After wearing them extensively, her everyday shoes began to wear and tear after a year. So, Elysia bought another pair at, again, one-third the price. Ultimately, she saved more money buying two fake pairs over one legitimate pair. 

Equally as popular as fake Crocs are fake Jibbitz – charms that can be clipped onto Crocs via the ventilation holes – that are equally, if not more, sought after. 

“Everyone I know who wears Crocs definitely gets fake Jibbitz, so it’s become sort of a norm,” Elysia said. “To me, they’re also just accessories, and not a necessity.”

These also become conversation starters and topics among peers when comparing the increasingly amusing designs, like fake chicken wings, functional headlights and even smaller Crocs. 

Where an authentic pack of five Jibbitz can cost over $10, one fake Jibbitz amounts to no more than a few cents. Coupled with the myriad of designs, more individuals are allowed the avenue to engage in self-expression through personalisation of these accessories since their authenticity may not be a priority when it offers the same functionality. 


Elysia’s fake Crocs, complete with fake Jibbitz, amounting to less than one-third of the actual price.
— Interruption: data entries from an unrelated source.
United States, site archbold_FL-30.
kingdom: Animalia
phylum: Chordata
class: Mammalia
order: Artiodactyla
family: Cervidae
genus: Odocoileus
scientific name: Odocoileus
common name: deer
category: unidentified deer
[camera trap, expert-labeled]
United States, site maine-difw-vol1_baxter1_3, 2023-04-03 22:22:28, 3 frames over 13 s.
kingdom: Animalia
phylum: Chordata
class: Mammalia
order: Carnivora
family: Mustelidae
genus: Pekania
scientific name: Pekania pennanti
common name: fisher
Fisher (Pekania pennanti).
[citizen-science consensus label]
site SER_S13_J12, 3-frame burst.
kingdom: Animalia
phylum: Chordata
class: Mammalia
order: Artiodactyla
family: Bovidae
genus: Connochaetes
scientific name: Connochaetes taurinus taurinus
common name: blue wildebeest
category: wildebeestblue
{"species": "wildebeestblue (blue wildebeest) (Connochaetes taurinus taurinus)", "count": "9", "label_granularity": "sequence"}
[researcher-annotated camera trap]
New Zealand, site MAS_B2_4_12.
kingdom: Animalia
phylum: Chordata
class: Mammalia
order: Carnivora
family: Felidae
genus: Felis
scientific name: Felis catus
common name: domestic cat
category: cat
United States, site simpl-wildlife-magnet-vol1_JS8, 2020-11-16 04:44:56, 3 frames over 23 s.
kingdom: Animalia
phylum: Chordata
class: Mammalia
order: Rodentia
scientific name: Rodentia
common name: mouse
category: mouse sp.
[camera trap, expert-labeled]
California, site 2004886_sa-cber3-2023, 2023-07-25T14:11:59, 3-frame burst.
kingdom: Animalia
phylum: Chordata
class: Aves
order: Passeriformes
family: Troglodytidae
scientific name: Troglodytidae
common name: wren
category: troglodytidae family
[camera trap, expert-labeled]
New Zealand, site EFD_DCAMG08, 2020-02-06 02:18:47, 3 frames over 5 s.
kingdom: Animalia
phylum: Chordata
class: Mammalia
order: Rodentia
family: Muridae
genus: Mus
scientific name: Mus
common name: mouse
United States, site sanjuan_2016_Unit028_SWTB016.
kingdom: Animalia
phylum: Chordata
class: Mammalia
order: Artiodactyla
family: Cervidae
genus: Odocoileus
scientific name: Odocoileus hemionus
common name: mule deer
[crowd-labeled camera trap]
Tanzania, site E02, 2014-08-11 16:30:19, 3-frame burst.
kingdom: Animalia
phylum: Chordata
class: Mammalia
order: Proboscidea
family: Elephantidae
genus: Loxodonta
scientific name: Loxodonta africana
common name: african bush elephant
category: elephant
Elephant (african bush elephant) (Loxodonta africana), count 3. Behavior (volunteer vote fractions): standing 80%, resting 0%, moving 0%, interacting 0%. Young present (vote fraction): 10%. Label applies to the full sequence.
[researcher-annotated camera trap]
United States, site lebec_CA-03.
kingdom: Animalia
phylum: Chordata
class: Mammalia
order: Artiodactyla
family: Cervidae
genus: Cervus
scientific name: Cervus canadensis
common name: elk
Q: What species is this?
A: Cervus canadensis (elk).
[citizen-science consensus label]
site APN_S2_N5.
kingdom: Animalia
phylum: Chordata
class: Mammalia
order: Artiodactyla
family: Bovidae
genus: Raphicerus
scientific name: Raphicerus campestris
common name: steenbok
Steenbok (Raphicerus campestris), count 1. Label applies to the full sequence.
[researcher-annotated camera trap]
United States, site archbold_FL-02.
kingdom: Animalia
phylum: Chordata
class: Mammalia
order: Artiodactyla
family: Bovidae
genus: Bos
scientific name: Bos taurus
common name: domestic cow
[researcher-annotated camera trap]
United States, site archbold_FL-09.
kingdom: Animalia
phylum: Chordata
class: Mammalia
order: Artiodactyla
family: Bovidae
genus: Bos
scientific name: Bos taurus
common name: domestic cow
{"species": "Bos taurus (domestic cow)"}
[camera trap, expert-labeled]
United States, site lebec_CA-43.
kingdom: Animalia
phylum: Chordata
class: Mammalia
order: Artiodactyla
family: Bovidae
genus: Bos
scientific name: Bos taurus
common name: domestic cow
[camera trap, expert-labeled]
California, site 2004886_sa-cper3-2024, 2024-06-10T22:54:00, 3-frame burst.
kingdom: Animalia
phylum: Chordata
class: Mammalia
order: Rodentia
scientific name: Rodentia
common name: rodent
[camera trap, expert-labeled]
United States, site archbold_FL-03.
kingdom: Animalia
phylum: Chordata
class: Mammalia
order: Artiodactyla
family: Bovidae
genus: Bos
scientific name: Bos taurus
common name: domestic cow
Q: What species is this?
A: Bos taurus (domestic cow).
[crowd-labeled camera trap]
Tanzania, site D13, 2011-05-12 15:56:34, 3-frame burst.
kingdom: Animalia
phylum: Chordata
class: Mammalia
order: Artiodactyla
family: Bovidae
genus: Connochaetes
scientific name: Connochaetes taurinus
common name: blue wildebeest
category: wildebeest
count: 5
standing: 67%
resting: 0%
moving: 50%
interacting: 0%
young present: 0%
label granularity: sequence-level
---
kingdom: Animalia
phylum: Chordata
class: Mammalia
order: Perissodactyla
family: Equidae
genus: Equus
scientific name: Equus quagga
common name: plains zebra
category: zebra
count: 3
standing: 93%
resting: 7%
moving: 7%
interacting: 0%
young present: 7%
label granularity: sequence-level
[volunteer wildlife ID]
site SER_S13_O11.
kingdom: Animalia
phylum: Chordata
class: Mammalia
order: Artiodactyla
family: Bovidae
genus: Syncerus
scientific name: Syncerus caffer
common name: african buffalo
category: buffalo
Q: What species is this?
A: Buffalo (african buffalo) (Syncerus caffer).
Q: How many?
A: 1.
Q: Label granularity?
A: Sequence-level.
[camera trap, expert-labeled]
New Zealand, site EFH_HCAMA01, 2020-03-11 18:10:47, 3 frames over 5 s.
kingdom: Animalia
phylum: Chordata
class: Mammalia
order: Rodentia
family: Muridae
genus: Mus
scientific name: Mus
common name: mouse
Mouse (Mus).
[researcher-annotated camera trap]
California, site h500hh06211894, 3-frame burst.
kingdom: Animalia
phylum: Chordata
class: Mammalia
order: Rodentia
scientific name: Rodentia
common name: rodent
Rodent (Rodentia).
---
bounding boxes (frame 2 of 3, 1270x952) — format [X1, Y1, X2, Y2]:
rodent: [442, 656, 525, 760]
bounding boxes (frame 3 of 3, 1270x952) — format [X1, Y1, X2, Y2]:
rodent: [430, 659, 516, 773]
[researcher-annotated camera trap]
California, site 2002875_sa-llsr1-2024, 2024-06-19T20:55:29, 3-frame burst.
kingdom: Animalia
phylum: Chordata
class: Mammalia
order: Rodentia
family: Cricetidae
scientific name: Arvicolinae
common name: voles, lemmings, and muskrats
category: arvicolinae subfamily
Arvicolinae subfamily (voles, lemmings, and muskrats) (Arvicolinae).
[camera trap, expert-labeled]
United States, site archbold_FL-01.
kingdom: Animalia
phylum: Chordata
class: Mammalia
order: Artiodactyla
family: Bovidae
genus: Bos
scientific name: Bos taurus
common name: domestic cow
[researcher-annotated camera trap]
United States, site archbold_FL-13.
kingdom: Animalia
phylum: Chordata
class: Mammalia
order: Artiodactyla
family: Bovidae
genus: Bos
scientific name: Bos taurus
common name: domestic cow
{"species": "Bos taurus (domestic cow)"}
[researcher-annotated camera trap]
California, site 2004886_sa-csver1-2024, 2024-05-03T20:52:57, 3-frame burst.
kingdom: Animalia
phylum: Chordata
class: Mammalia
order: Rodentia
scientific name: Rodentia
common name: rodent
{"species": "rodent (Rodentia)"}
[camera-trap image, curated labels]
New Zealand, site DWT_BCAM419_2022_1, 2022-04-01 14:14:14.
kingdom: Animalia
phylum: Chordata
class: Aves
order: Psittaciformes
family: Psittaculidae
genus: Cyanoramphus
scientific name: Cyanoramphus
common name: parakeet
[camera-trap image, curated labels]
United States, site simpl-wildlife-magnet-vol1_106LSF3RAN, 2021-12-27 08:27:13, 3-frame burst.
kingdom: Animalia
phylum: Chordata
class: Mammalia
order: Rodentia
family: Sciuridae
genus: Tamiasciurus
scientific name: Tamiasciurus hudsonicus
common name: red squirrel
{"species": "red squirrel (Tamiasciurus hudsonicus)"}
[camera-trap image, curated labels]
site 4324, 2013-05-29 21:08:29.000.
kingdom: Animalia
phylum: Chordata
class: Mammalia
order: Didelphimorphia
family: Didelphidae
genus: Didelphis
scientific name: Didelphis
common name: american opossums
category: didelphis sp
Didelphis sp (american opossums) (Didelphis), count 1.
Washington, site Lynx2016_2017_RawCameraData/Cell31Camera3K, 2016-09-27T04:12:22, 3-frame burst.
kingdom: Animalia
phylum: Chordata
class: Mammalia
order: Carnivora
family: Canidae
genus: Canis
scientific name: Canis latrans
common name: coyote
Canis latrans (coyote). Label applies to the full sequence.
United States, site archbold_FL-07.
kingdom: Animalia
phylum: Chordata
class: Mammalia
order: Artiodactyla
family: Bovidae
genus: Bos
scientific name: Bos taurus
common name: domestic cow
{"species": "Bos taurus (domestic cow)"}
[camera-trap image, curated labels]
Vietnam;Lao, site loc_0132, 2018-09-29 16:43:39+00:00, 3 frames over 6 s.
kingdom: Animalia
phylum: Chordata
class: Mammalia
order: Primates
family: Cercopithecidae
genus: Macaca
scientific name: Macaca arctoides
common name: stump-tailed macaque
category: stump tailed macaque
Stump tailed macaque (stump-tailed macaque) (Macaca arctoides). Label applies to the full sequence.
PHOTO CREDIT: ELYSIA HO


Ultimately, the demand for fake goods could be due to a multitude of factors. For one, the rising cost of living and limited student budget makes purchasing quality imitation products appear to be a more financially sound decision, compared to owning the real deal – especially if there is no discernible difference in quality. 

Furthermore, as youths become concerned about how they are presented in public, they may feel the urge to gain association with certain brands, albeit fake. This is exacerbated by social media trends too, creating a sense of social pressure to keep up with their peers. 

Although she relishes in finding a good deal, Tina feels bad for participating in the fake goods market, citing ethical concerns. She believes she will stop buying them after graduation and buy the real one with her own salary, should she be able to justify owning it. 

“I admit, it’s really satisfying when you find good quality imitation goods because it feels like you struck a good deal,” Tina added. “But as I grow older, I realise that I should be a more ethical consumer and support a creator’s original work and brand.” While it is arguable that such big, high-earning companies would be unaffected by her lack of purchase, she still cannot help but feel a pang of guilt from her role as a paying customer in the fake goods industry.


An example of one of the many Longchamp bags sold online. PHOTO CREDIT: SHOPEE


Another undergraduate celebrates owning her dream Longchamp bag, hailing it as not only practical, but also aesthetically pleasing. Given her tight allowance, she was unable to justify spending hundreds of dollars on the real one, but seeing her friend carry the fake $40 version emboldened her to buy her very own. 

Although she prides herself in owning an imitation that shares a similar level of sturdiness, colourway and details, she remains embarrassed going public about owning a fake luxury bag, afraid that she will be judged. It is also why she chose to remain anonymous for the story. 

Unlike the others, Yan Yi feels little shame in using fake products. Although she thinks that she will own fewer fake products with time, it’ll unlikely come to a stop. She believes that everyone has different things that they value and hence, invests in them with respective amounts. With every expenditure, budgets become tighter, and compromises have to be made, including using counterfeits over the real deal. 

“Some people might find it cheapskate but to me, that’s not what it is,” she said. “It’s about putting your money where it’s worth!”